Original – The Intruder

I never meant to be found standing over a dead body with the snub-nosed murder weapon in one hand and a squashed avocado in the other, but that was exactly where I was when my husband came in one night.

It had been an ordinary day, up until I’d heard the story on the news that morning about the burglar who had been seen creeping around houses in my neighborhood that week. I’m not usually prone to panic, but when I heard that there could be a crazed maniac on the loose, breaking into houses and looking through windows, I made Tom show me where he kept his gun.

If it hadn’t been for that burglar, I wouldn’t have had the gun.

I wouldn’t have gone to get groceries either, if our son hadn’t demanded that I make tacos to celebrate his graduation from third grade. So you see, the gun was Tom’s fault, and the avocado was Christopher’s.

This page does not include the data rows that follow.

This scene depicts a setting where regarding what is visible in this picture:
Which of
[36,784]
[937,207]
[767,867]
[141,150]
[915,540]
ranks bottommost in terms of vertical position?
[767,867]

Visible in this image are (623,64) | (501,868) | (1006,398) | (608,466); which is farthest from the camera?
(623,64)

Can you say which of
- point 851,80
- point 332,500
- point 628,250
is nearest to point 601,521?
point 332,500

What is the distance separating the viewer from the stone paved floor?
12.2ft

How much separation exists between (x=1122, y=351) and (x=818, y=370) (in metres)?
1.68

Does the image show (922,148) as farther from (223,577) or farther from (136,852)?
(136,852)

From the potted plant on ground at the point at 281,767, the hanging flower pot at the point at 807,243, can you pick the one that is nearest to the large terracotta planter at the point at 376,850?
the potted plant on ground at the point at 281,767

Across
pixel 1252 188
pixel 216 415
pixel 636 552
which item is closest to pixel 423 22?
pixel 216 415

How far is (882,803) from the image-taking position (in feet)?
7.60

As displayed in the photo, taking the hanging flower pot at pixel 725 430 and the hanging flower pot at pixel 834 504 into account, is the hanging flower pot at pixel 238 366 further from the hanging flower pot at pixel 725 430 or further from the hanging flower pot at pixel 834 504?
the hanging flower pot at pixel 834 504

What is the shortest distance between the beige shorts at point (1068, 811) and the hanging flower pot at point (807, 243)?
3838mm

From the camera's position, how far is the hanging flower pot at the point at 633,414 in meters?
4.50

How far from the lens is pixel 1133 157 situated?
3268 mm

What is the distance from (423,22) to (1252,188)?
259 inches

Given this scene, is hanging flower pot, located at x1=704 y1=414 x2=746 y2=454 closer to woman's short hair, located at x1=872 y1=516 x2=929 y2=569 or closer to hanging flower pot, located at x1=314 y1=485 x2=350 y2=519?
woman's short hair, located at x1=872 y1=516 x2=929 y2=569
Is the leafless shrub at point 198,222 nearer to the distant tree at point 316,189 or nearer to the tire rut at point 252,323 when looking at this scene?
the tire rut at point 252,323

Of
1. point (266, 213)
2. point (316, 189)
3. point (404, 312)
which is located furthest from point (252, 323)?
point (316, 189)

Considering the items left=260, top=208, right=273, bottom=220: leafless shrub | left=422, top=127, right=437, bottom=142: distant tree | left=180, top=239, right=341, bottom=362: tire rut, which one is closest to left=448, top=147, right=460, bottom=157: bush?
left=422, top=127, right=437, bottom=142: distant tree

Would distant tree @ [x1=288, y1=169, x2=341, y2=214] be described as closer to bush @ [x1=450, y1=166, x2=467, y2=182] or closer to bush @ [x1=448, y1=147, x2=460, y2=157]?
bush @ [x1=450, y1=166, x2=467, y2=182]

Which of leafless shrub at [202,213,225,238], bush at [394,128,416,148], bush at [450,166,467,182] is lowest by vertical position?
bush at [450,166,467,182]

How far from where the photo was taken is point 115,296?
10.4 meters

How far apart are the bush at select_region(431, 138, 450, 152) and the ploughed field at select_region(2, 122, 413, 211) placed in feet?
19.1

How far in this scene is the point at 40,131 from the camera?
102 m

But I have no one to blame but myself for the dead body.

I had just gotten home that evening, and was in the middle of putting away groceries when I heard what sounded like someone creeping through the bushes outside. Instantly, I remembered both the news report, and the gun in my purse. I retrieved the weapon and crept to the back door. Throwing it open, I shouted, “Whoever you are, I have a gun! Get away from my house!”

Nothing happened except that a slight breeze brushed past my legs.

When there were no further noises from outside in the next few minutes, I allowed myself to relax and shut the door. Moving to the counter, I picked up an avocado, then realized that the gun was still in my other hand and turned to put it back. That’s when I saw it!

The intruder was in my kitchen, creeping toward me with a depraved look in his terrifying greenish eyes. I screamed and fired the gun three times without thinking, and the intruder dropped dead on the first shot. I, however, had completely squashed that poor avocado in my terror, and now had the gun in one hand, and guacamole in the other. It was then that Tom came running in from outside.

“Rachel! What the hell was that?”, he shouted. “Why were you shooting?!”

Wordlessly, I pointed at the corpse at my feet. Tom blinked down at it for a moment, then sighed at me.

“Good lord, Rachel,” he said finally. “Next time, why don’t you just use a trap?”

Well? What would YOU have done if you saw a rat the size of a football in your kitchen!?